El terreno iba haciéndose más pedregoso por momentos. Y los árboles crecían tan juntos que un caballo apenas podía pasar entre ellos.

—Tendremos que buscar otro camino —dijo «Truchas», indicando al resto del grupo que se detuviera. Y después de otear a su izquierda, declaró—: Por allí veo más claridad. Vayamos en esa dirección.

Todos desmontaron y avanzaron un trecho a campo abierto.

Estaban en la falda de la «Montaña Tenebrosa». Por encima de ellos sobresalía un farallón rocoso.

Hasta entonces, todos habían hablado a discreción haciendo mil conjeturas. De repente, Diego murmuró:

—¡Silencio! ¡He oído voces ahí arriba!

Los Hollister y sus amigos quedaron en silencio, mirando hacia arriba. Unos segundos más tarde, una cabeza aparecía por la parte superior del farallón.

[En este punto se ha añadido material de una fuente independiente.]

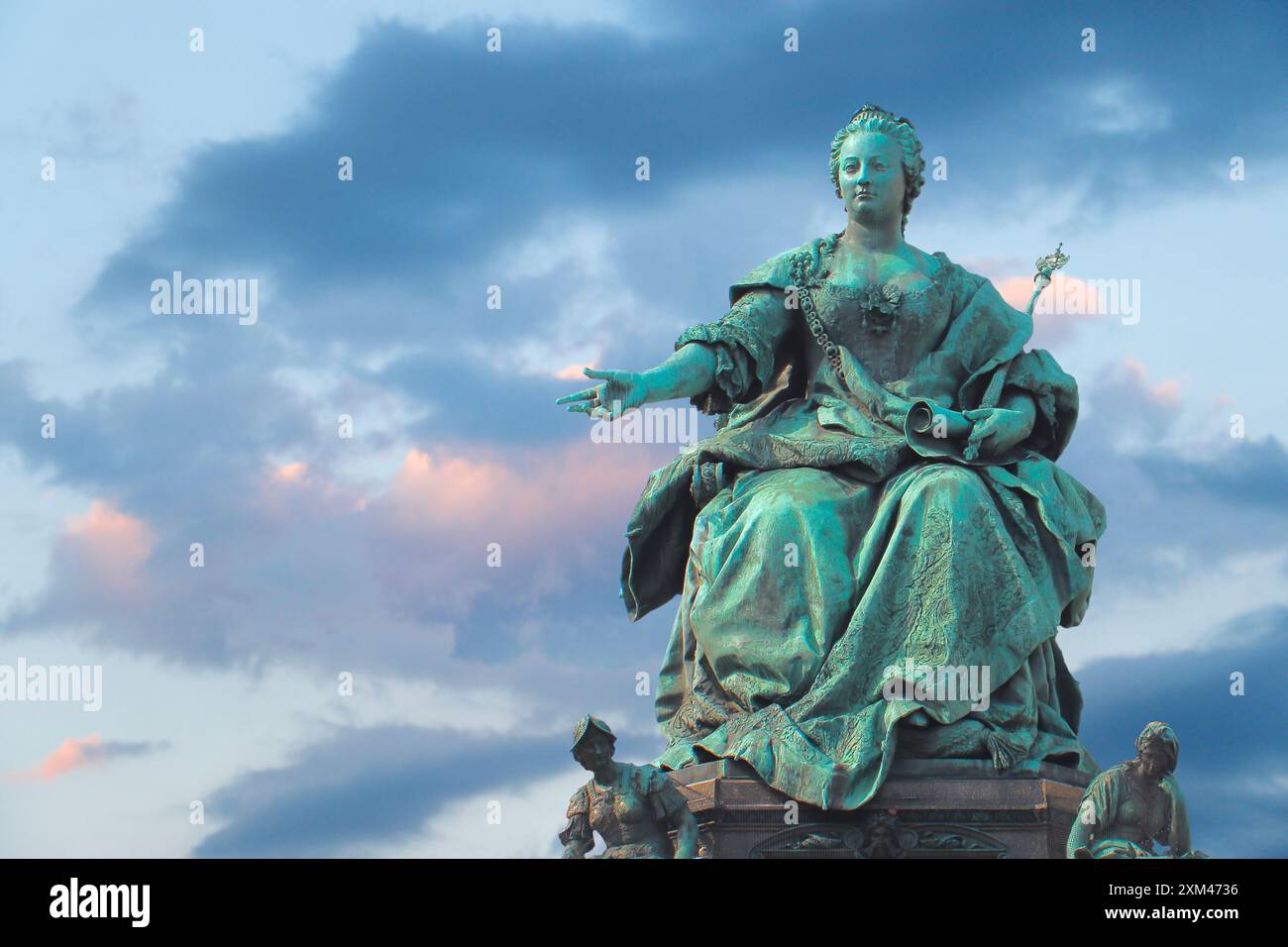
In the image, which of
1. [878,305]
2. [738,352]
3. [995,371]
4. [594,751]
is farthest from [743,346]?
[594,751]

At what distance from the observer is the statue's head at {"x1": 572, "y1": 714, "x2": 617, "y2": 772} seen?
16.7 m

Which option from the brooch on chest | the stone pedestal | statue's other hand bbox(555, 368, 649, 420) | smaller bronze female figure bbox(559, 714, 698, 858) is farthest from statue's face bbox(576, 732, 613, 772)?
the brooch on chest

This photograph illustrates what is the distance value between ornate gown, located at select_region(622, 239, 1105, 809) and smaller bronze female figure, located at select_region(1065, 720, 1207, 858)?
826mm

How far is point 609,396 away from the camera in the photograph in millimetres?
18281

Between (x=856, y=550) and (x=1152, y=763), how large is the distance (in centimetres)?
263

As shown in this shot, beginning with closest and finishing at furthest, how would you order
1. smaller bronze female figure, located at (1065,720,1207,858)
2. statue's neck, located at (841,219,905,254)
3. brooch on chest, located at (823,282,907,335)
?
smaller bronze female figure, located at (1065,720,1207,858) → brooch on chest, located at (823,282,907,335) → statue's neck, located at (841,219,905,254)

—¡Es Pete! —dijo Pam, estremecida.

—Sí, sí —asintió la señora Hollister, dando mil gracias a Dios en su interior—. ¡Lo hemos encontrado!

Pete se llevó un dedo a los labios para indicar que no hablaran en voz alta. Inclinándose un poco más, dijo en un ronco susurro:

—Id al lugar donde hay dos rocas grandes. Allí empieza un camino secreto que conduce hasta aquí.

El señor Hollister asintió y, apenas moviendo los labios, preguntó:

—¿Dónde están esas dos rocas?

Pete les estaba dando instrucciones cuando, de súbito, a su espalda apareció un hombre que le aplastó su manaza en plena boca. Pete fue arrastrado de allí y desapareció de la vista.